Texte fourni
------------------------
Bertrand de Boucheporn, ingénieur, géologue (1811 - 1857)
Ingénieur de l’école polytechnique (promotion 1831) de Boucheporn appartenait à la noblesse lorraine. Fils de Louis, baron de l’Empire, grand maréchal de la cour éphémère de Jérôme (Bonaparte) roi de Westphalie. Devenu ingénieur au corps des Mines, il fut affecté à Albi où il s’illustre par la réalisation entre 1837 et 1839 de la première carte géologique du Tarn, en même temps que de celle de la Corrèze.
Dans une « Explication » préliminaire publiée en 1848, il énonce ses idées sur la classification des roches et sur la formation du globe (il l’avait déjà fait en 1844 dans ses « Etudes sur l’Histoire de la Terre »). Tout en acceptant les 12 « révolutions » successives et le « système de soulèvement » énoncés par Elie de Beaumont dans son célèbre essai de 1829 ; il ose l’affronter dans son explication des chaines de montagne. Boucheporn est, en effet, convaincu que « le refroidissement progressif et presque insensible du globe ne saurait être une cause assez puissante et assez variés dans ses effets pour être invoquée comme le principe fondamental su soulèvement et des grandes révolutions terrestres ».
------------------------
Lignes extraites
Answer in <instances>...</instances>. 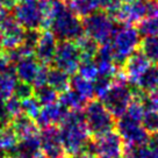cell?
Returning <instances> with one entry per match:
<instances>
[{
    "label": "cell",
    "instance_id": "obj_21",
    "mask_svg": "<svg viewBox=\"0 0 158 158\" xmlns=\"http://www.w3.org/2000/svg\"><path fill=\"white\" fill-rule=\"evenodd\" d=\"M70 89L74 91L89 101L95 98L93 81L81 77L78 73H74L72 74V77H70Z\"/></svg>",
    "mask_w": 158,
    "mask_h": 158
},
{
    "label": "cell",
    "instance_id": "obj_32",
    "mask_svg": "<svg viewBox=\"0 0 158 158\" xmlns=\"http://www.w3.org/2000/svg\"><path fill=\"white\" fill-rule=\"evenodd\" d=\"M77 73L80 74L84 78L91 80V81H93L94 79L98 77V68H97V64H95L94 59L81 60Z\"/></svg>",
    "mask_w": 158,
    "mask_h": 158
},
{
    "label": "cell",
    "instance_id": "obj_42",
    "mask_svg": "<svg viewBox=\"0 0 158 158\" xmlns=\"http://www.w3.org/2000/svg\"><path fill=\"white\" fill-rule=\"evenodd\" d=\"M139 156H141V158H158V155L149 147L148 144L139 147Z\"/></svg>",
    "mask_w": 158,
    "mask_h": 158
},
{
    "label": "cell",
    "instance_id": "obj_34",
    "mask_svg": "<svg viewBox=\"0 0 158 158\" xmlns=\"http://www.w3.org/2000/svg\"><path fill=\"white\" fill-rule=\"evenodd\" d=\"M112 83H113V77H107V76H100V74H98V77L93 80L95 97L98 99L101 98L108 91L109 87L112 86Z\"/></svg>",
    "mask_w": 158,
    "mask_h": 158
},
{
    "label": "cell",
    "instance_id": "obj_15",
    "mask_svg": "<svg viewBox=\"0 0 158 158\" xmlns=\"http://www.w3.org/2000/svg\"><path fill=\"white\" fill-rule=\"evenodd\" d=\"M58 40L50 30H44L40 34L37 45L35 48L34 56L41 64L49 65L54 62Z\"/></svg>",
    "mask_w": 158,
    "mask_h": 158
},
{
    "label": "cell",
    "instance_id": "obj_26",
    "mask_svg": "<svg viewBox=\"0 0 158 158\" xmlns=\"http://www.w3.org/2000/svg\"><path fill=\"white\" fill-rule=\"evenodd\" d=\"M19 136L16 135L12 124L0 127V149L6 152H12L19 142Z\"/></svg>",
    "mask_w": 158,
    "mask_h": 158
},
{
    "label": "cell",
    "instance_id": "obj_46",
    "mask_svg": "<svg viewBox=\"0 0 158 158\" xmlns=\"http://www.w3.org/2000/svg\"><path fill=\"white\" fill-rule=\"evenodd\" d=\"M36 1H40V0H20L19 2H36Z\"/></svg>",
    "mask_w": 158,
    "mask_h": 158
},
{
    "label": "cell",
    "instance_id": "obj_17",
    "mask_svg": "<svg viewBox=\"0 0 158 158\" xmlns=\"http://www.w3.org/2000/svg\"><path fill=\"white\" fill-rule=\"evenodd\" d=\"M41 153V139L39 135L20 138L14 150L10 152L13 158H36Z\"/></svg>",
    "mask_w": 158,
    "mask_h": 158
},
{
    "label": "cell",
    "instance_id": "obj_38",
    "mask_svg": "<svg viewBox=\"0 0 158 158\" xmlns=\"http://www.w3.org/2000/svg\"><path fill=\"white\" fill-rule=\"evenodd\" d=\"M143 104L145 109L158 110V91H153L150 93H143Z\"/></svg>",
    "mask_w": 158,
    "mask_h": 158
},
{
    "label": "cell",
    "instance_id": "obj_28",
    "mask_svg": "<svg viewBox=\"0 0 158 158\" xmlns=\"http://www.w3.org/2000/svg\"><path fill=\"white\" fill-rule=\"evenodd\" d=\"M76 43L78 45L79 51H80L81 60L95 58V55H97L99 49V44L93 39H91L87 35L84 34L81 37H79L76 41Z\"/></svg>",
    "mask_w": 158,
    "mask_h": 158
},
{
    "label": "cell",
    "instance_id": "obj_49",
    "mask_svg": "<svg viewBox=\"0 0 158 158\" xmlns=\"http://www.w3.org/2000/svg\"><path fill=\"white\" fill-rule=\"evenodd\" d=\"M36 158H47V157H45V156L43 155V153H40V155H39V156H37Z\"/></svg>",
    "mask_w": 158,
    "mask_h": 158
},
{
    "label": "cell",
    "instance_id": "obj_1",
    "mask_svg": "<svg viewBox=\"0 0 158 158\" xmlns=\"http://www.w3.org/2000/svg\"><path fill=\"white\" fill-rule=\"evenodd\" d=\"M45 30L58 41H77L84 33L83 20L70 10L65 0H51Z\"/></svg>",
    "mask_w": 158,
    "mask_h": 158
},
{
    "label": "cell",
    "instance_id": "obj_25",
    "mask_svg": "<svg viewBox=\"0 0 158 158\" xmlns=\"http://www.w3.org/2000/svg\"><path fill=\"white\" fill-rule=\"evenodd\" d=\"M18 83V78L15 76L14 65L2 74H0V100H7L13 95L14 87Z\"/></svg>",
    "mask_w": 158,
    "mask_h": 158
},
{
    "label": "cell",
    "instance_id": "obj_9",
    "mask_svg": "<svg viewBox=\"0 0 158 158\" xmlns=\"http://www.w3.org/2000/svg\"><path fill=\"white\" fill-rule=\"evenodd\" d=\"M0 33L2 36V48L5 51H10L22 44L26 29L10 10H0Z\"/></svg>",
    "mask_w": 158,
    "mask_h": 158
},
{
    "label": "cell",
    "instance_id": "obj_50",
    "mask_svg": "<svg viewBox=\"0 0 158 158\" xmlns=\"http://www.w3.org/2000/svg\"><path fill=\"white\" fill-rule=\"evenodd\" d=\"M157 91H158V87H157Z\"/></svg>",
    "mask_w": 158,
    "mask_h": 158
},
{
    "label": "cell",
    "instance_id": "obj_4",
    "mask_svg": "<svg viewBox=\"0 0 158 158\" xmlns=\"http://www.w3.org/2000/svg\"><path fill=\"white\" fill-rule=\"evenodd\" d=\"M50 1L40 0L36 2H19L12 10V14L26 30H40L47 28Z\"/></svg>",
    "mask_w": 158,
    "mask_h": 158
},
{
    "label": "cell",
    "instance_id": "obj_35",
    "mask_svg": "<svg viewBox=\"0 0 158 158\" xmlns=\"http://www.w3.org/2000/svg\"><path fill=\"white\" fill-rule=\"evenodd\" d=\"M35 89L33 84L30 83H26V81H21V80H18V83L14 87V92H13V95L15 98H18L19 100H26V99L30 98L34 95Z\"/></svg>",
    "mask_w": 158,
    "mask_h": 158
},
{
    "label": "cell",
    "instance_id": "obj_14",
    "mask_svg": "<svg viewBox=\"0 0 158 158\" xmlns=\"http://www.w3.org/2000/svg\"><path fill=\"white\" fill-rule=\"evenodd\" d=\"M150 65H151L150 60L144 56V54L141 50L137 49L124 60L121 70L126 76V78L128 79L129 84L135 87L141 74L143 73Z\"/></svg>",
    "mask_w": 158,
    "mask_h": 158
},
{
    "label": "cell",
    "instance_id": "obj_41",
    "mask_svg": "<svg viewBox=\"0 0 158 158\" xmlns=\"http://www.w3.org/2000/svg\"><path fill=\"white\" fill-rule=\"evenodd\" d=\"M147 18L158 16V0H145Z\"/></svg>",
    "mask_w": 158,
    "mask_h": 158
},
{
    "label": "cell",
    "instance_id": "obj_44",
    "mask_svg": "<svg viewBox=\"0 0 158 158\" xmlns=\"http://www.w3.org/2000/svg\"><path fill=\"white\" fill-rule=\"evenodd\" d=\"M148 145L158 155V134H153V135H150V137H149Z\"/></svg>",
    "mask_w": 158,
    "mask_h": 158
},
{
    "label": "cell",
    "instance_id": "obj_6",
    "mask_svg": "<svg viewBox=\"0 0 158 158\" xmlns=\"http://www.w3.org/2000/svg\"><path fill=\"white\" fill-rule=\"evenodd\" d=\"M83 20L84 33L99 45L110 42L120 23L114 21L105 10H97Z\"/></svg>",
    "mask_w": 158,
    "mask_h": 158
},
{
    "label": "cell",
    "instance_id": "obj_18",
    "mask_svg": "<svg viewBox=\"0 0 158 158\" xmlns=\"http://www.w3.org/2000/svg\"><path fill=\"white\" fill-rule=\"evenodd\" d=\"M40 66H41V63L36 59L35 56L23 57L14 64L15 76L18 80L33 84V80L39 71Z\"/></svg>",
    "mask_w": 158,
    "mask_h": 158
},
{
    "label": "cell",
    "instance_id": "obj_33",
    "mask_svg": "<svg viewBox=\"0 0 158 158\" xmlns=\"http://www.w3.org/2000/svg\"><path fill=\"white\" fill-rule=\"evenodd\" d=\"M21 106H22V113H25L26 115H28L34 120H36V118L39 116L41 108H42V105L40 104L39 100L34 95L26 100H22Z\"/></svg>",
    "mask_w": 158,
    "mask_h": 158
},
{
    "label": "cell",
    "instance_id": "obj_31",
    "mask_svg": "<svg viewBox=\"0 0 158 158\" xmlns=\"http://www.w3.org/2000/svg\"><path fill=\"white\" fill-rule=\"evenodd\" d=\"M142 126L149 135L158 134V110L145 109L142 118Z\"/></svg>",
    "mask_w": 158,
    "mask_h": 158
},
{
    "label": "cell",
    "instance_id": "obj_40",
    "mask_svg": "<svg viewBox=\"0 0 158 158\" xmlns=\"http://www.w3.org/2000/svg\"><path fill=\"white\" fill-rule=\"evenodd\" d=\"M10 121H12V118L10 116V114H8L7 109H6L5 101L0 100V127L10 124Z\"/></svg>",
    "mask_w": 158,
    "mask_h": 158
},
{
    "label": "cell",
    "instance_id": "obj_19",
    "mask_svg": "<svg viewBox=\"0 0 158 158\" xmlns=\"http://www.w3.org/2000/svg\"><path fill=\"white\" fill-rule=\"evenodd\" d=\"M10 124L15 130L16 135L19 136V138L29 137V136H34V135L40 134V127L37 126L36 121L28 115H26L25 113H21L18 116L12 118Z\"/></svg>",
    "mask_w": 158,
    "mask_h": 158
},
{
    "label": "cell",
    "instance_id": "obj_23",
    "mask_svg": "<svg viewBox=\"0 0 158 158\" xmlns=\"http://www.w3.org/2000/svg\"><path fill=\"white\" fill-rule=\"evenodd\" d=\"M58 102L69 110H83L89 100L76 93L72 89H68L58 95Z\"/></svg>",
    "mask_w": 158,
    "mask_h": 158
},
{
    "label": "cell",
    "instance_id": "obj_29",
    "mask_svg": "<svg viewBox=\"0 0 158 158\" xmlns=\"http://www.w3.org/2000/svg\"><path fill=\"white\" fill-rule=\"evenodd\" d=\"M58 95L59 94L54 89H51L49 85L35 89L34 92V97L39 100V102L42 106H47V105L57 102L58 101Z\"/></svg>",
    "mask_w": 158,
    "mask_h": 158
},
{
    "label": "cell",
    "instance_id": "obj_7",
    "mask_svg": "<svg viewBox=\"0 0 158 158\" xmlns=\"http://www.w3.org/2000/svg\"><path fill=\"white\" fill-rule=\"evenodd\" d=\"M141 35L133 26L120 25L112 39L114 50V63L121 69L124 60L138 49Z\"/></svg>",
    "mask_w": 158,
    "mask_h": 158
},
{
    "label": "cell",
    "instance_id": "obj_10",
    "mask_svg": "<svg viewBox=\"0 0 158 158\" xmlns=\"http://www.w3.org/2000/svg\"><path fill=\"white\" fill-rule=\"evenodd\" d=\"M81 62V56L77 43L74 41H59L55 55V68L63 70L68 74L78 72V68Z\"/></svg>",
    "mask_w": 158,
    "mask_h": 158
},
{
    "label": "cell",
    "instance_id": "obj_16",
    "mask_svg": "<svg viewBox=\"0 0 158 158\" xmlns=\"http://www.w3.org/2000/svg\"><path fill=\"white\" fill-rule=\"evenodd\" d=\"M69 109L59 104L58 101L51 105L42 106L39 116L36 118V123L41 129L47 128L49 126H57L60 124L64 120Z\"/></svg>",
    "mask_w": 158,
    "mask_h": 158
},
{
    "label": "cell",
    "instance_id": "obj_45",
    "mask_svg": "<svg viewBox=\"0 0 158 158\" xmlns=\"http://www.w3.org/2000/svg\"><path fill=\"white\" fill-rule=\"evenodd\" d=\"M2 50H4V48H2V36H1V33H0V54H1Z\"/></svg>",
    "mask_w": 158,
    "mask_h": 158
},
{
    "label": "cell",
    "instance_id": "obj_3",
    "mask_svg": "<svg viewBox=\"0 0 158 158\" xmlns=\"http://www.w3.org/2000/svg\"><path fill=\"white\" fill-rule=\"evenodd\" d=\"M134 89L135 87L129 84L128 79L120 69L113 77L112 86L99 100L114 118H118L126 113L129 104L131 102L134 98Z\"/></svg>",
    "mask_w": 158,
    "mask_h": 158
},
{
    "label": "cell",
    "instance_id": "obj_36",
    "mask_svg": "<svg viewBox=\"0 0 158 158\" xmlns=\"http://www.w3.org/2000/svg\"><path fill=\"white\" fill-rule=\"evenodd\" d=\"M49 66L45 64H41L37 73L35 76L34 80H33V86L34 89H39L42 86L48 85V74H49Z\"/></svg>",
    "mask_w": 158,
    "mask_h": 158
},
{
    "label": "cell",
    "instance_id": "obj_12",
    "mask_svg": "<svg viewBox=\"0 0 158 158\" xmlns=\"http://www.w3.org/2000/svg\"><path fill=\"white\" fill-rule=\"evenodd\" d=\"M109 16L120 25H137L139 21L147 18L145 0H133L121 4Z\"/></svg>",
    "mask_w": 158,
    "mask_h": 158
},
{
    "label": "cell",
    "instance_id": "obj_5",
    "mask_svg": "<svg viewBox=\"0 0 158 158\" xmlns=\"http://www.w3.org/2000/svg\"><path fill=\"white\" fill-rule=\"evenodd\" d=\"M85 122L91 137H98L100 135L112 131L115 128V118L99 99H92L83 109Z\"/></svg>",
    "mask_w": 158,
    "mask_h": 158
},
{
    "label": "cell",
    "instance_id": "obj_22",
    "mask_svg": "<svg viewBox=\"0 0 158 158\" xmlns=\"http://www.w3.org/2000/svg\"><path fill=\"white\" fill-rule=\"evenodd\" d=\"M48 85L58 94L63 93L70 89V74L57 68L49 69Z\"/></svg>",
    "mask_w": 158,
    "mask_h": 158
},
{
    "label": "cell",
    "instance_id": "obj_13",
    "mask_svg": "<svg viewBox=\"0 0 158 158\" xmlns=\"http://www.w3.org/2000/svg\"><path fill=\"white\" fill-rule=\"evenodd\" d=\"M41 151L47 158H70L66 153L57 126H49L40 133Z\"/></svg>",
    "mask_w": 158,
    "mask_h": 158
},
{
    "label": "cell",
    "instance_id": "obj_24",
    "mask_svg": "<svg viewBox=\"0 0 158 158\" xmlns=\"http://www.w3.org/2000/svg\"><path fill=\"white\" fill-rule=\"evenodd\" d=\"M65 1L70 7V10L81 19L99 10L98 0H65Z\"/></svg>",
    "mask_w": 158,
    "mask_h": 158
},
{
    "label": "cell",
    "instance_id": "obj_37",
    "mask_svg": "<svg viewBox=\"0 0 158 158\" xmlns=\"http://www.w3.org/2000/svg\"><path fill=\"white\" fill-rule=\"evenodd\" d=\"M5 106H6V109H7L8 114H10V116L12 118L22 113L21 100H19L18 98H15L14 95H12L10 98L5 100Z\"/></svg>",
    "mask_w": 158,
    "mask_h": 158
},
{
    "label": "cell",
    "instance_id": "obj_47",
    "mask_svg": "<svg viewBox=\"0 0 158 158\" xmlns=\"http://www.w3.org/2000/svg\"><path fill=\"white\" fill-rule=\"evenodd\" d=\"M99 158H120V157H109V156H99Z\"/></svg>",
    "mask_w": 158,
    "mask_h": 158
},
{
    "label": "cell",
    "instance_id": "obj_27",
    "mask_svg": "<svg viewBox=\"0 0 158 158\" xmlns=\"http://www.w3.org/2000/svg\"><path fill=\"white\" fill-rule=\"evenodd\" d=\"M138 49L152 64H158V36L143 37L139 42Z\"/></svg>",
    "mask_w": 158,
    "mask_h": 158
},
{
    "label": "cell",
    "instance_id": "obj_30",
    "mask_svg": "<svg viewBox=\"0 0 158 158\" xmlns=\"http://www.w3.org/2000/svg\"><path fill=\"white\" fill-rule=\"evenodd\" d=\"M137 30L141 36H158V16L145 18L137 23Z\"/></svg>",
    "mask_w": 158,
    "mask_h": 158
},
{
    "label": "cell",
    "instance_id": "obj_39",
    "mask_svg": "<svg viewBox=\"0 0 158 158\" xmlns=\"http://www.w3.org/2000/svg\"><path fill=\"white\" fill-rule=\"evenodd\" d=\"M99 10H105L108 15H110L118 7L121 5L120 0H98Z\"/></svg>",
    "mask_w": 158,
    "mask_h": 158
},
{
    "label": "cell",
    "instance_id": "obj_43",
    "mask_svg": "<svg viewBox=\"0 0 158 158\" xmlns=\"http://www.w3.org/2000/svg\"><path fill=\"white\" fill-rule=\"evenodd\" d=\"M12 65L13 64H10V60L7 59V57H6L5 55L0 54V74H2L4 72H6Z\"/></svg>",
    "mask_w": 158,
    "mask_h": 158
},
{
    "label": "cell",
    "instance_id": "obj_20",
    "mask_svg": "<svg viewBox=\"0 0 158 158\" xmlns=\"http://www.w3.org/2000/svg\"><path fill=\"white\" fill-rule=\"evenodd\" d=\"M135 87L143 93H150L158 87V64H151L141 74Z\"/></svg>",
    "mask_w": 158,
    "mask_h": 158
},
{
    "label": "cell",
    "instance_id": "obj_48",
    "mask_svg": "<svg viewBox=\"0 0 158 158\" xmlns=\"http://www.w3.org/2000/svg\"><path fill=\"white\" fill-rule=\"evenodd\" d=\"M130 1H133V0H120V2H122V4H124V2H130Z\"/></svg>",
    "mask_w": 158,
    "mask_h": 158
},
{
    "label": "cell",
    "instance_id": "obj_11",
    "mask_svg": "<svg viewBox=\"0 0 158 158\" xmlns=\"http://www.w3.org/2000/svg\"><path fill=\"white\" fill-rule=\"evenodd\" d=\"M115 128L121 138L123 139L124 144L141 147L149 143L150 135L143 128L142 123L134 121L126 115H122L121 118H116Z\"/></svg>",
    "mask_w": 158,
    "mask_h": 158
},
{
    "label": "cell",
    "instance_id": "obj_8",
    "mask_svg": "<svg viewBox=\"0 0 158 158\" xmlns=\"http://www.w3.org/2000/svg\"><path fill=\"white\" fill-rule=\"evenodd\" d=\"M124 148V142L118 131L112 130L100 135L98 137H92L87 144L86 152L93 156H109V157H121Z\"/></svg>",
    "mask_w": 158,
    "mask_h": 158
},
{
    "label": "cell",
    "instance_id": "obj_2",
    "mask_svg": "<svg viewBox=\"0 0 158 158\" xmlns=\"http://www.w3.org/2000/svg\"><path fill=\"white\" fill-rule=\"evenodd\" d=\"M60 138L70 158L78 157L86 152L91 135L85 122L83 110H69L59 124Z\"/></svg>",
    "mask_w": 158,
    "mask_h": 158
}]
</instances>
------------------------
Consigne donnée A
Relevez toutes les années citées dans le texte sur Bertrand de Boucheporn, dans leur ordre d'apparition.
Consigne donnée B
D'après le texte sur Bertrand de Boucheporn, de quel département a-t-il réalisé la carte géologique en même temps que celle du Tarn ?
Consigne donnée C
Prolongez le texte sur Bertrand de Boucheporn à partir de sa dernière phrase.

Réponse rédigée A
1811, 1857, 1831, 1837, 1839, 1848, 1844, 1829

Réponse rédigée B
De la Corrèze.

Réponse rédigée C
Il développera encore ses idées dans « Du principe général de la Philosophie naturelle » (1853), puis dans « Etudes sur l’Histoire de la Terre et sur les causes des révolutions de la surface » (1861). Dans cet ouvrage, Boucheporn avance l’idée que les transformations du monde vivant animal et végétal et les grandes modifications de géologie de la surface de la Terre sont liées et synchrones, et ne peuvent s’expliquer que par des cataclysmes périodiques majeurs, dont l’intensité est telle qu’ils ne peuvent trouver leur explication que dans des causes extérieure à la Terre, comme par exemple, des chocs de comètes. Ces collisions seraient à l’origine de perturbations brutales du sens de la rotation de la terre,… Il est un des pionnier du transformisme catastrophiste que, 130 ans plus tard, Gould et Eldredge, en énonçant leur théorie des “équilibres ponctués” ne démentiront pas.
La carrière de cet ingénieur se poursuivra à Alès où il est affecté en 1846, puis à Bordeaux. Une mission l’amènera en 1850 à Panama, pour l’évaluation d’une jonction ferroviaire entre Pacifique et golfe du Mexique préfigurant le canal de Panama. Atteint par les fièvres, il décèdera peu de temps après à Bordeaux.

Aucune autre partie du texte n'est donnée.